Ashurst v. Lehman

Decision Date02 March 1889
Citation86 Ala. 370,5 So. 731
PartiesASHURST ET AL. v. LEHMAN ET AL.
CourtAlabama Supreme Court

Appeal from chancery court, Tallapoosa county: S. K. MCSPADDEN Judge.

Bill by Lehman, Durr & Co. against R. T. Ashurst and others. Defendants appeal.

Watts & Son and John A. Terrell, for appellants.

CLOPTON J.

It has been said that the exercise of the power to appoint a receiver pendente lite is one of the most responsible duties which a court of equity is called on to perform, as its effect is to deprive the defendant of his possession before a final decree, which may work great and even irreparable injury, though the property taken into the custody of the court may be finally restored. The appointment rests largely in the discretion of the court, not an arbitrary or capricious, but a judicial, discretion controlled by a consideration of the circumstances of each case, and the power should be exercised with great caution and circumspection. Actual fraud or imminent danger is not in all cases, essential to the exercise of the power. There should, however, be a concurrence of two grounds,-a reasonable probability of success on the part of the complainant, and that the subject-matter in controversy is in danger. The remedy is preventive in its nature, and its purpose is the preservation of the subject-matter of litigation for the benefit of all the parties in interest, until their rights can be finally adjudicated. It does not affect the title, nor establish the rights of the parties. Such being the nature of the remedy, the appointment of a receiver is authorized when the party seeking the appointment shows, prima facie, a title reasonably free from doubt, or a lien upon the subject-matter of controversy to which he has a right to resort for the satisfaction of his claim, and that it is in danger of loss from waste, misconduct, or insolvency, if the defendant is permitted to retain the possession. Notice of the application for the appointment, and the officer to whom it will be submitted, must be given, or a good reason shown for the failure to give the same. Iron-Works Co. v. Foster, 54 Ala. 622; Micou v. Moses, 72 Ala. 439; Bard v. Bingham, 54 Ala. 463; Ex parte Walker, 25 Ala. 81; Code 1886, § 3534.

Entries shown
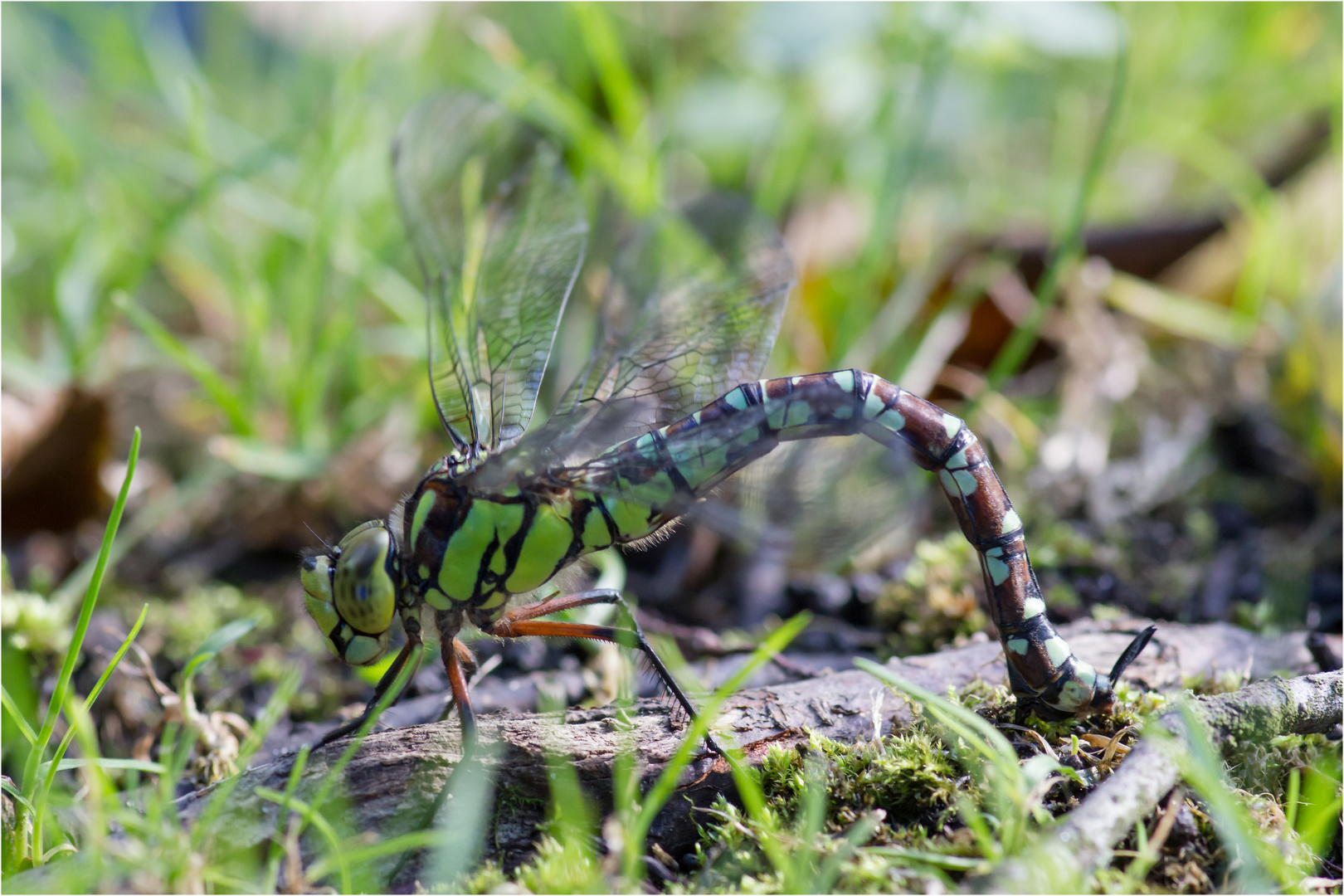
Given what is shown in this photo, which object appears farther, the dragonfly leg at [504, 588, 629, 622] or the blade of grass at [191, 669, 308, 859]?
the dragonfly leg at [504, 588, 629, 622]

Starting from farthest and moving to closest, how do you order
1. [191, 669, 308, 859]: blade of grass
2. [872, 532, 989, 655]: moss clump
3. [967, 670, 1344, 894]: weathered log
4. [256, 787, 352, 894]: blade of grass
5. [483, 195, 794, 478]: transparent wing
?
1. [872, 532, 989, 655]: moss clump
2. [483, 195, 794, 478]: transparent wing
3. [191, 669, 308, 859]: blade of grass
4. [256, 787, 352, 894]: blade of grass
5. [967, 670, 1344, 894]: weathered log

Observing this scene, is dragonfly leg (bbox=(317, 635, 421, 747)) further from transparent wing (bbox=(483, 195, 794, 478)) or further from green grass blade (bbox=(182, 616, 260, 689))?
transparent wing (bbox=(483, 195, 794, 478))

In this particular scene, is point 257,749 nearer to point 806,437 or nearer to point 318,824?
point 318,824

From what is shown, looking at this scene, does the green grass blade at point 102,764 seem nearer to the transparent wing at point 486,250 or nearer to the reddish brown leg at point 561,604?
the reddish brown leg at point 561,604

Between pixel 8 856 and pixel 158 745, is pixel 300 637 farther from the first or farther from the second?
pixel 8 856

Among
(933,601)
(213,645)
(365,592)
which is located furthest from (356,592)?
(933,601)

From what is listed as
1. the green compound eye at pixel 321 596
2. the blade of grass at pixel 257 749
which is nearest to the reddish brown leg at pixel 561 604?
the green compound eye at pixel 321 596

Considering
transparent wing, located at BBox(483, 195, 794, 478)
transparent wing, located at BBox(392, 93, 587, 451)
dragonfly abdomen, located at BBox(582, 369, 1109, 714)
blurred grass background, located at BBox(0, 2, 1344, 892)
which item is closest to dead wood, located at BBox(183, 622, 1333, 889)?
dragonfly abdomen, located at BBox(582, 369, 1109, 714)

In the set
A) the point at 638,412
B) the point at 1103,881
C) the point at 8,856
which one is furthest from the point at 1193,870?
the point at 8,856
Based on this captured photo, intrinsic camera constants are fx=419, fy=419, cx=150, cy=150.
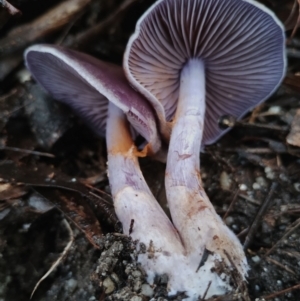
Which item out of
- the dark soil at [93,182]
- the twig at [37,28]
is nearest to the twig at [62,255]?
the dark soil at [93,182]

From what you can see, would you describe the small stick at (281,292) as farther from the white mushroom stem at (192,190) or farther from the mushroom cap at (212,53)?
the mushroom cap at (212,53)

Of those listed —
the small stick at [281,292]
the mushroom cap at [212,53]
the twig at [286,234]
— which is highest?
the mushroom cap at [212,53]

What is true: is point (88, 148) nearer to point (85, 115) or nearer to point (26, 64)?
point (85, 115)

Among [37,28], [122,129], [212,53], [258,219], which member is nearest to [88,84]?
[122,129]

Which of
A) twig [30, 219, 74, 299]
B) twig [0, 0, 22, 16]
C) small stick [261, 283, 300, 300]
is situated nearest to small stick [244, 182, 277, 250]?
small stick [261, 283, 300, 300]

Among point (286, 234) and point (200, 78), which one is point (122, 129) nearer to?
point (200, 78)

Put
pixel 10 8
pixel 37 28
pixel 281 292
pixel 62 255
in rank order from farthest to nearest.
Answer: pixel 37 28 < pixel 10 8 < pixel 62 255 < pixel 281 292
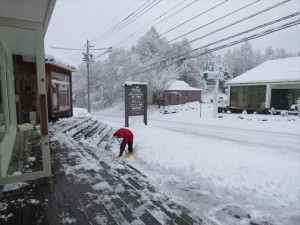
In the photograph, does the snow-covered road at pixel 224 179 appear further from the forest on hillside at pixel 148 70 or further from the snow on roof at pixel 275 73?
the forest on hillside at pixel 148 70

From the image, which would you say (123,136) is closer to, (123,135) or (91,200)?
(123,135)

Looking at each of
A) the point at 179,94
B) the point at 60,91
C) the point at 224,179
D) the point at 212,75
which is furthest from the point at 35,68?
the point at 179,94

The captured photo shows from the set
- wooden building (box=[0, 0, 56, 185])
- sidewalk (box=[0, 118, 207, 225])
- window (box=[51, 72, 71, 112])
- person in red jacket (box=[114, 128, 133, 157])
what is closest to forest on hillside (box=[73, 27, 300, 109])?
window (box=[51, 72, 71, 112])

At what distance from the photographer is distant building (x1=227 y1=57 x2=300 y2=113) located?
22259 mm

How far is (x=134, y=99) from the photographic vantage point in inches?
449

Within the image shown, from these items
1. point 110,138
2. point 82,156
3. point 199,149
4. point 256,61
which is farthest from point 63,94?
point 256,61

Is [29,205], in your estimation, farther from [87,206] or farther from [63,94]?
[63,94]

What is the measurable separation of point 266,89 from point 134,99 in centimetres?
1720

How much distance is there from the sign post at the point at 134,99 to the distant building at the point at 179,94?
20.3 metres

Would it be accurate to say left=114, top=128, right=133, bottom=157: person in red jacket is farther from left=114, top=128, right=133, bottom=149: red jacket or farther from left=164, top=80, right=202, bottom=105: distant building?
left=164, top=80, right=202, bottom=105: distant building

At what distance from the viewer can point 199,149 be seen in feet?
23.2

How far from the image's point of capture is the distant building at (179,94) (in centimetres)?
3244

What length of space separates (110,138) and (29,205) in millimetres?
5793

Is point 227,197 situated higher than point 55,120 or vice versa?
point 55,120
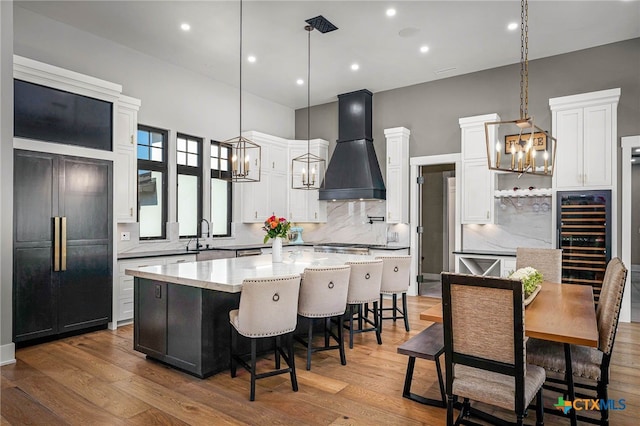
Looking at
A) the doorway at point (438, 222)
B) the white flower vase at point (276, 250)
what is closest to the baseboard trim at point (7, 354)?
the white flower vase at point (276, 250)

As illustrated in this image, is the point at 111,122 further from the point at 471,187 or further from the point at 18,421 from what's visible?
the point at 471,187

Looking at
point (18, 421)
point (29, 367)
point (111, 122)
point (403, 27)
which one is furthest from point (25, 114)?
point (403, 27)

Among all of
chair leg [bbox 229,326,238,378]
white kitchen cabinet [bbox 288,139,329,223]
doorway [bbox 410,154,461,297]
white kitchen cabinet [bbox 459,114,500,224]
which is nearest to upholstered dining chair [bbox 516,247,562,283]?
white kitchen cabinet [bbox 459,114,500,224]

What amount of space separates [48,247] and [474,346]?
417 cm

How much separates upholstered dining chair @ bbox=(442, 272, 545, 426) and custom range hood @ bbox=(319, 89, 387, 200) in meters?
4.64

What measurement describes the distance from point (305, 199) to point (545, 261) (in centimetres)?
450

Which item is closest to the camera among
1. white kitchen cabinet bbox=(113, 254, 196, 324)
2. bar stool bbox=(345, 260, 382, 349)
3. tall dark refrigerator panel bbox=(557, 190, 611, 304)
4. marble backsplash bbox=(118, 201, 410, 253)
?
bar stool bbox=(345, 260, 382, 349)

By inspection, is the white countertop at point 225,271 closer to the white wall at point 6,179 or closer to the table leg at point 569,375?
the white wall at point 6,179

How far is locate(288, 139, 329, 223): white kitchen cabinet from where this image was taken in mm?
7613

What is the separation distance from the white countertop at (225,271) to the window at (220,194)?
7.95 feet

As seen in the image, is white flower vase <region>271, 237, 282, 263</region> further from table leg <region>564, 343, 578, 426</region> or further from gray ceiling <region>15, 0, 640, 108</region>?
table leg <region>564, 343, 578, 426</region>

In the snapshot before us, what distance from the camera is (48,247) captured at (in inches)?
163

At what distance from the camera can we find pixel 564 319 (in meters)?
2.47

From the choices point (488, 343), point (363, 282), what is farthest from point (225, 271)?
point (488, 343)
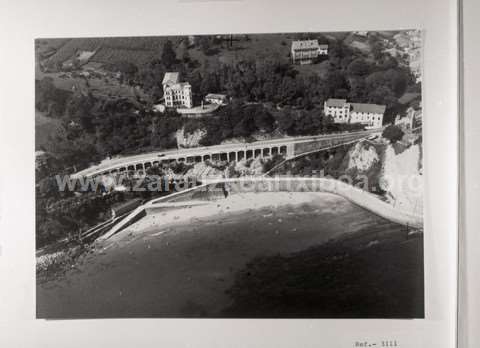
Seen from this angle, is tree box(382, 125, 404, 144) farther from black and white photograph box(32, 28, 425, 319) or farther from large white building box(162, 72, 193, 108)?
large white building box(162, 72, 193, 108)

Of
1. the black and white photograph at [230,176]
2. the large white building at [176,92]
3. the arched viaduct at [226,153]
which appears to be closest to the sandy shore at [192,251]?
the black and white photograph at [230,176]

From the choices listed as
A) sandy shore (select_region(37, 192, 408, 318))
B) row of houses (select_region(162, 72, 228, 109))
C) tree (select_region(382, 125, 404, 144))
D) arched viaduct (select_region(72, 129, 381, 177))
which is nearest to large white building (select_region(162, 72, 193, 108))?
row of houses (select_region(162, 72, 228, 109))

To-do list
1. From the Ashurst v. Lehman opinion, list every prior case that is cited by name.
2. Transcribe the stretch of the Ashurst v. Lehman opinion from "Appeal from chancery" through "Terrell, for appellants.".

Answers for the tasks
1.
Iron-Works Co. v. Foster, 54 Ala. 622
Micou v. Moses, 72 Ala. 439
Bard v. Bingham, 54 Ala. 463
Ex parte Walker, 25 Ala. 81

2.
Appeal from chancery court, Tallapoosa county: S. K. MCSPADDEN Judge.

Bill by Lehman, Durr & Co. against R. T. Ashurst and others. Defendants appeal.

Watts & Son and John A. Terrell, for appellants.